Myles W. Jackson is currently Professor of the History of Science at the Institute for Advanced Study in Princeton, New Jersey.He was the Albert Gallatin Research Excellence Professor of the History of Science at New York University-Gallatin, Professor of History of the Faculty of Arts and Science of New York University, Professor of the Division of Medical Bioethics of NYU-Langone School of Medicine, Faculty Affiliate of the Engelberg Center on Innovation Law and Policy, NYU School of Law, and Director of Science and Society of the College of Arts and Science at NYU. He was the inaugural Dibner Family Professor of the History and Philosophy of Science and Technology at the Polytechnic Institute of New York University (now NYU-Tandon School of Engineering) from 2007 to 2012.
He has been the recipient of an Alexander-von-Humboldt Fellowship, and in 2010 he received the Francis Bacon Prize in the History of Science and Technology from Caltech. He was the Francis Bacon Visiting Professor of History of Science and Technology at Caltech in 2012.
In 2014-15 he received the Reimar Lüst/Humboldt Research Prize of the Alexander von Humboldt Foundation and was named Bosch Public Policy Fellow of the American Academy in Berlin.
He has been a senior research fellow at the Dibner Institute for the History of Science and Technology at MIT, the Max-Planck-Institute for the History of Science in Berlin, and the Institute for Advanced Study in Berlin.

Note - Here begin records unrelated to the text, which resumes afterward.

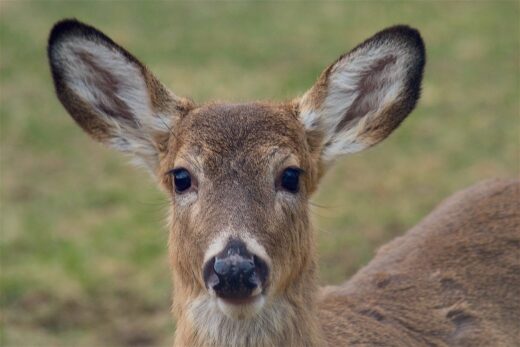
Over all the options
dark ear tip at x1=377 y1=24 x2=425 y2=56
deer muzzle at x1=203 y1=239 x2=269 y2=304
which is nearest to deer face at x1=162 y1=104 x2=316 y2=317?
deer muzzle at x1=203 y1=239 x2=269 y2=304

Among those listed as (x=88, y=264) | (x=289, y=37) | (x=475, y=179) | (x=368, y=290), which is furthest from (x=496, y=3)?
(x=368, y=290)

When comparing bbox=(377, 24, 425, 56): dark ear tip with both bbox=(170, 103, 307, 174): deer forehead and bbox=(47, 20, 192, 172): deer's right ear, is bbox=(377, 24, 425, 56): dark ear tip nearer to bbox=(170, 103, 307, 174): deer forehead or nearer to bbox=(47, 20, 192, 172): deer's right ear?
bbox=(170, 103, 307, 174): deer forehead

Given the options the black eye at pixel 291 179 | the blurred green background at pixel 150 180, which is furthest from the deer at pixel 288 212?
the blurred green background at pixel 150 180

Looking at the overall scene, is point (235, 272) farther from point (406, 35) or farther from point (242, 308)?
point (406, 35)

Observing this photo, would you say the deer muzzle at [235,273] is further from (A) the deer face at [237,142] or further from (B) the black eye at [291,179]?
(B) the black eye at [291,179]

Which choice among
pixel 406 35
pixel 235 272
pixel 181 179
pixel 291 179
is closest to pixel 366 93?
pixel 406 35

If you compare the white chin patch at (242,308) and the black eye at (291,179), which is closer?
the white chin patch at (242,308)

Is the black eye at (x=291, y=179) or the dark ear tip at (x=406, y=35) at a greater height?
the dark ear tip at (x=406, y=35)
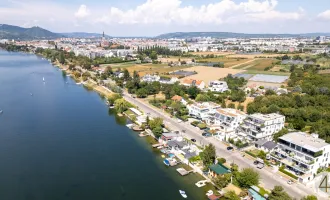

Jackson is a Corresponding Member of the Académie Internationale d’Histoire des Sciences, Liege, Belgium; Foreign Member of the German National Academy of Sciences; and Member of the Academy of the Sciences for the Common Good, Erfurt, Germany. He is the author of three books: Spectrum of Belief: Joseph von Fraunhofer and the Craft of Precision Optics (MIT Press, 2000), Harmonious Triads: Physicists, Musicians, and Instrument Makers in Nineteenth-Century Germany (MIT Press, 2006), and The Genealogy of a Gene: Patents, HIV/AIDS and Race (MIT Press, 2015). In addition to two volumes he edited and co-edited, respectively, Perspective on Science: Gene Patenting (MIT Press, 2015) and Music, Sound, and the Laboratory from 1750–1980 (Chicago University Press, 2013).
He has published more than fifty articles, book chapters, and encyclopedia entries on the history of science and technology from the Scientific Revolution to the present.
He serves on the editorial boards of the journal History of Science and the book series Science and Culture in the Nineteenth Century and is a member of the American Council on Germany.